[BEGIN Passage]

Wonderful list!! :clap: Such a great collection you have


----------



## NYEric (Dec 1, 2010)

HAHA! :rollhappy: It looks like my list. I'm surprised you don't have more of the Canadienne hybridizers plants!?


----------



## Shiva (Dec 1, 2010)

Eric! That's because I've just started on phrags. Two years ago I only had five.


----------



## Clark (Dec 1, 2010)

Nice list!
Has your Allison Strohm bloomed for you?


----------



## Shiva (Dec 1, 2010)

Clark! 
Allison hasn't flowered yet but it has a single fan about two feet wide. The plant is healthy and has a good flush of new roots. So I guess it should flower in the coming year. In fact none of my kovachii hybrids has flowered yet though I have a bud developping in one Fritz Schomburg.


----------



## NYEric (Dec 1, 2010)

Shiva said:


> Eric! That's because I've just started on phrags. Two years ago I only had five.



Addicted!


----------



## biothanasis (Dec 1, 2010)

This is a loooong list....!!!


----------



## Erythrone (Dec 1, 2010)

I want them all!!!


----------



## SlipperFan (Dec 1, 2010)

Shiva said:


> Eric! That's because I've just started on phrags. Two years ago I only had five.





NYEric said:


> Addicted!


And I thought I was bad since coming to this forum!

Beautiful list, Shiva!


----------



## Erythrone (Dec 1, 2010)

Shiva, did Autumn Fire, Ruby Slippers and Super Rubies ever bloomed?

I regret that I didn't buy Autumn Fire and Super Rubies when Jason Fischer came in Montreal. 

A yellow Mario Glanz is also on my wish list... And Iwonder why I didn't buy a Don Wimber yet! 

For the Phrag Jason Fischer you sold me: do you know the cultivar name of the parents?


----------



## Shiva (Dec 1, 2010)

Erythrone
Most of my phrags are still too small to flower. But the majority are growing well and many should flower in the coming year. I don't have the parents' cultivar name of your Jason Fischer. The sticker simply came as Jason Fischer.
As you can see in the list, I have 7 Don Wimber and so far three have flowered and one is flowering again right now and I have an extra division of this one. I hope to post the flower soon.


----------



## Erythrone (Dec 1, 2010)

Merci Michel!


----------



## JeanLux (Dec 2, 2010)

Om.. That's a list (within 2 years :drool: ) !!!! You are a busy buyer !!!! Jean

btw. this allowed me to update my phrag. hybrids excel sheet with Fairy-Tale pink from Jean-Pierre and Tracy Nelson (R.Stoddart); thanks for that
(if there is any interest please pm me)

[END Passage]
[BEGIN Supplied material]

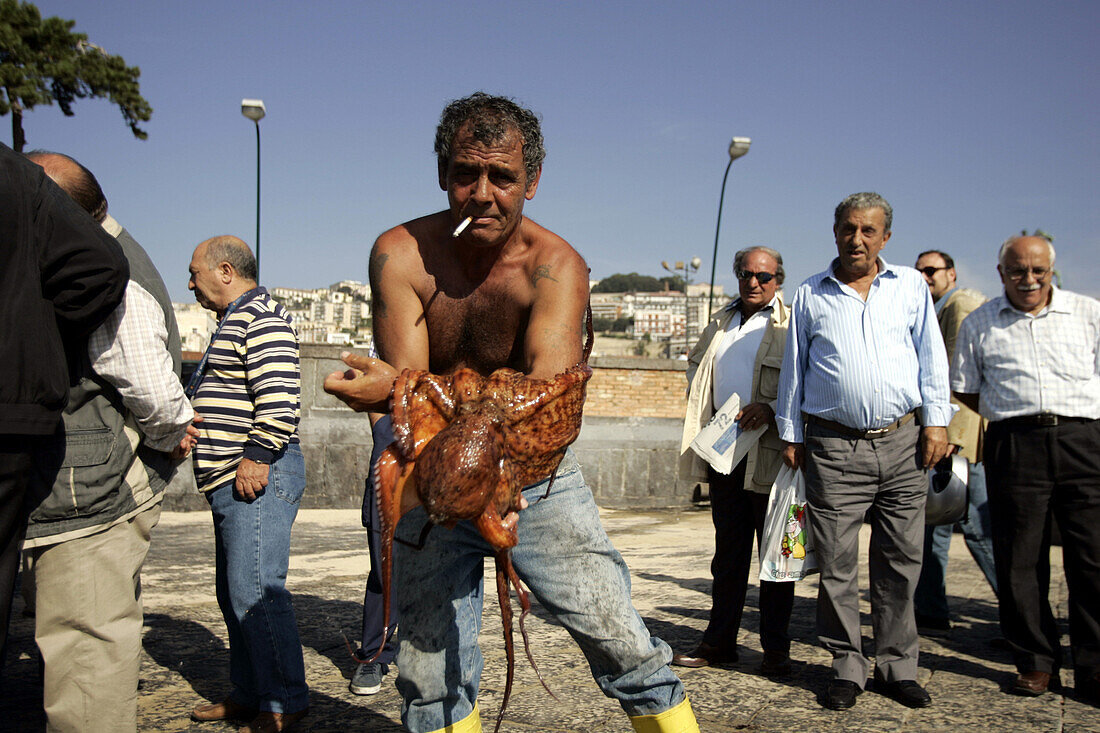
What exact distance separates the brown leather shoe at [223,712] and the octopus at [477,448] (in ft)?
6.71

[END Supplied material]

Exercise requirements:
a) In the orchid forum thread, how many Don Wimber plants does Shiva say are in the list?
b) From the orchid forum thread, output the passage that begins with the words "As you can see" and stops after "Merci Michel!".

Solved tasks:
a) Seven

b)
As you can see in the list, I have 7 Don Wimber and so far three have flowered and one is flowering again right now and I have an extra division of this one. I hope to post the flower soon.


----------



## Erythrone (Dec 1, 2010)

Merci Michel!